Yahu adam senin toprak bütünlüğünü tanımıyor, sen hâlâ ona şirin görünmek için çırpınıyorsun!
Bunun adı değil kişilikli, sıradan bir dış politika bile değildir.
Tamam Abdullh Bey, Özal ve Demirel gibi dış politikada ön almak isteyebilir de seçtiği konu ve metot yanlış.
Bak aynı sorun Özal ve Demirel zamanında da vardı, soruyorum onlar cici görünmek adına böyle şeyler yaptılar mı?
Hiç unutmam Yalta’da Demirel, dönemin Ermeni Cumhurbaşkanına Azerbaycan bağlamında ültimatom vermiş ve “Türkiye başında patlar” diye paylamıştı.

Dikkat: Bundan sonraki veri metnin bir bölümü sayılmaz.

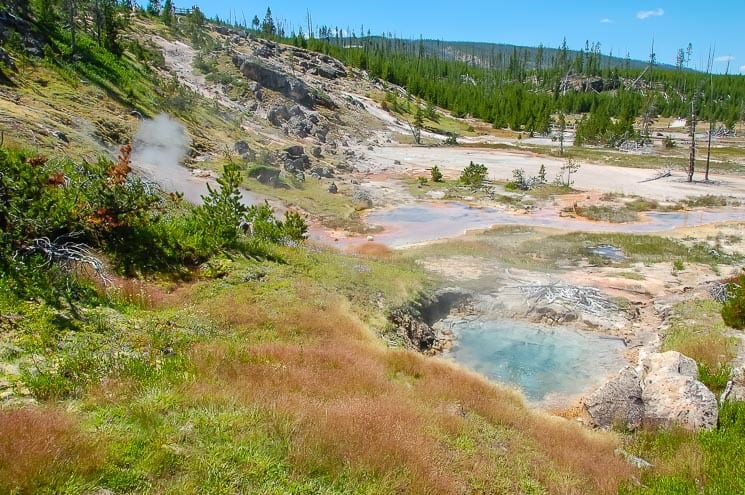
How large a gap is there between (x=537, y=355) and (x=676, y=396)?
5.19 metres

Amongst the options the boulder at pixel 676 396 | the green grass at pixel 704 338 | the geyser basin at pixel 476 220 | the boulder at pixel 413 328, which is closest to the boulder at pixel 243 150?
the geyser basin at pixel 476 220

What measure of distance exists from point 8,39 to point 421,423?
3168 cm

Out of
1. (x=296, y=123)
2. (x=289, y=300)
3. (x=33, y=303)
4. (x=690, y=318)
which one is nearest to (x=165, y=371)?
(x=33, y=303)

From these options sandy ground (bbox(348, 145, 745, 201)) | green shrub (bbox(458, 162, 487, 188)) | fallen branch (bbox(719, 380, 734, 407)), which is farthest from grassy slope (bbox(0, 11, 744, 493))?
sandy ground (bbox(348, 145, 745, 201))

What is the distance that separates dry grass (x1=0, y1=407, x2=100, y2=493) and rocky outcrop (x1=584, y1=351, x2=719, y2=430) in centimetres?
951

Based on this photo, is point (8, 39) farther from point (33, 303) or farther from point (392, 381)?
point (392, 381)

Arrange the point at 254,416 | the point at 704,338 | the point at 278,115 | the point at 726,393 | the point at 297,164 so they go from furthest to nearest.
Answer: the point at 278,115 → the point at 297,164 → the point at 704,338 → the point at 726,393 → the point at 254,416

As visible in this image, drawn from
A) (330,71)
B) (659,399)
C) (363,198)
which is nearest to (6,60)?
(363,198)

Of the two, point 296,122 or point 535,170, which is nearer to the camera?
point 535,170

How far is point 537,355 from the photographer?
1476 cm

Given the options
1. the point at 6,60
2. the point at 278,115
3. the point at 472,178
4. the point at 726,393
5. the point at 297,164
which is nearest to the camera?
the point at 726,393

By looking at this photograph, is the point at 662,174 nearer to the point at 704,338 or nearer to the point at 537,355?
the point at 704,338

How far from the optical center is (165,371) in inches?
253

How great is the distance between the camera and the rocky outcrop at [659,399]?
9289 mm
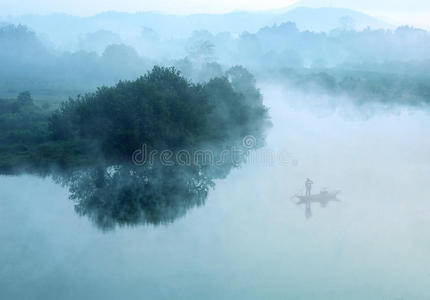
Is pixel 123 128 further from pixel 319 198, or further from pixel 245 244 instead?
pixel 319 198

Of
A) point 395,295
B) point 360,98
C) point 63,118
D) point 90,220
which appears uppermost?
point 360,98

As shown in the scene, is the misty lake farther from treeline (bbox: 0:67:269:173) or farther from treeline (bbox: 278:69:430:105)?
treeline (bbox: 278:69:430:105)

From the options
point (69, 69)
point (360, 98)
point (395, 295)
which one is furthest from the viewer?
point (69, 69)

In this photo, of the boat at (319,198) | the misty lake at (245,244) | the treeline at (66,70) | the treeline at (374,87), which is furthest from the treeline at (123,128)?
the treeline at (66,70)

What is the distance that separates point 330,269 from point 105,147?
15.1m

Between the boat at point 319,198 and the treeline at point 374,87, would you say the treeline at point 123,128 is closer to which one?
the boat at point 319,198

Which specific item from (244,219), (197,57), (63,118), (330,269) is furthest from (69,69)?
(330,269)

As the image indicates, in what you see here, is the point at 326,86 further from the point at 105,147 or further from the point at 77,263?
the point at 77,263

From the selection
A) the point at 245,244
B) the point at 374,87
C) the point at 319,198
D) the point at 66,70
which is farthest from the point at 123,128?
the point at 66,70

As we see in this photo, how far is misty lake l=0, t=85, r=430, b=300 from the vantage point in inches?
667

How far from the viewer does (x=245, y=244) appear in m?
20.5

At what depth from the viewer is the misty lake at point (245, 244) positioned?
1694 cm

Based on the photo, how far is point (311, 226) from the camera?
22.4m

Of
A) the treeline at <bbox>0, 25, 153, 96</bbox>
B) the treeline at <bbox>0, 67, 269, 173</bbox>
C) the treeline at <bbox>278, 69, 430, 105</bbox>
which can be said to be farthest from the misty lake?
the treeline at <bbox>0, 25, 153, 96</bbox>
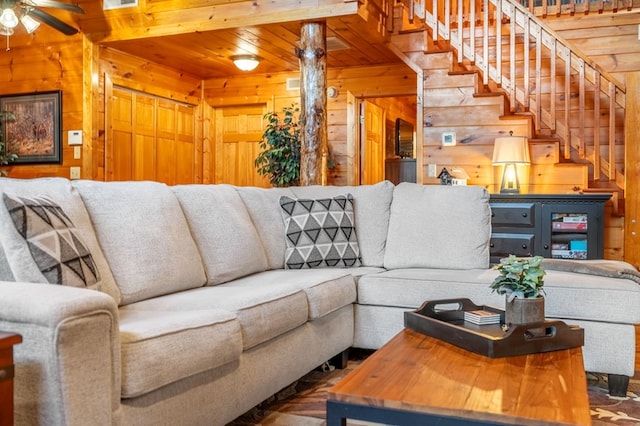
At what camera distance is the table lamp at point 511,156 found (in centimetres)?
471

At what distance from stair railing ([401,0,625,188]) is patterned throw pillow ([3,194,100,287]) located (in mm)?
3917

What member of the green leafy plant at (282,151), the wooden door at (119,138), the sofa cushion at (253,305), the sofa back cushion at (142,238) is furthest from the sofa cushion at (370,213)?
the wooden door at (119,138)

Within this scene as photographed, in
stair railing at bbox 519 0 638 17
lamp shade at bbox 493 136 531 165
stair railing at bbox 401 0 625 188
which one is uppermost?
stair railing at bbox 519 0 638 17

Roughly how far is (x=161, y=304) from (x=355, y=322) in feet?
3.82

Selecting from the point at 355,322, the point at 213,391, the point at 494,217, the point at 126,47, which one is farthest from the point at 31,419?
the point at 126,47

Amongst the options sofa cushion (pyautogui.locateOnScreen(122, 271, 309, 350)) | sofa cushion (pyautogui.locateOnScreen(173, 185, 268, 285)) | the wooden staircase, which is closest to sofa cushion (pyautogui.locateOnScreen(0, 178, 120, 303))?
sofa cushion (pyautogui.locateOnScreen(122, 271, 309, 350))

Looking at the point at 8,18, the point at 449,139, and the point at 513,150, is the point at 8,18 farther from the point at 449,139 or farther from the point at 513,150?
the point at 513,150

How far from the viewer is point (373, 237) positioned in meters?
3.50

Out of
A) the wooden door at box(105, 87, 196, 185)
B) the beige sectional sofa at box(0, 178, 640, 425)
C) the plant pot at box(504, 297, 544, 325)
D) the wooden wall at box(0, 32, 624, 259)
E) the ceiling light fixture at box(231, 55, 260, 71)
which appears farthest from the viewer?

Şu halde dış politikada inisiyatif almak ve öne çıkmak için illa da alttan almak, Batı yanlısı davranmak yani tavizkar olmak gerekmiyor.
Dış politika, kamuoylarını tatmin için oynanan sempati oyunu değildir.
Tarih devletleri ve liderleri sempatilerine göre sıralamaz.
Sayın Gül’e dış politika oyununu oynamayı bırakmasını ve gerçekten dış politika yapmasını öneriyoruz.
Ağrı dağımızı hâlâ sembol diye dünyaya satan güdümlü bir devletle tepeden inme bu düzeyde ilişki kurmak Türkiye’yi küçültür, Ermenistan’ı büyütür.
Yazımın girişinde ettiği sözler sebebiyle kutladığım Sayın Bahçeli’yi işte bunun için, yani Abdullah Gül gibi birini devletin tepesine taşıdığı için eleştiriyorum.
Haksız mıyım?
SANAL OPERASYON
Şaban Dişli’nin istifa oyununun perde arkası!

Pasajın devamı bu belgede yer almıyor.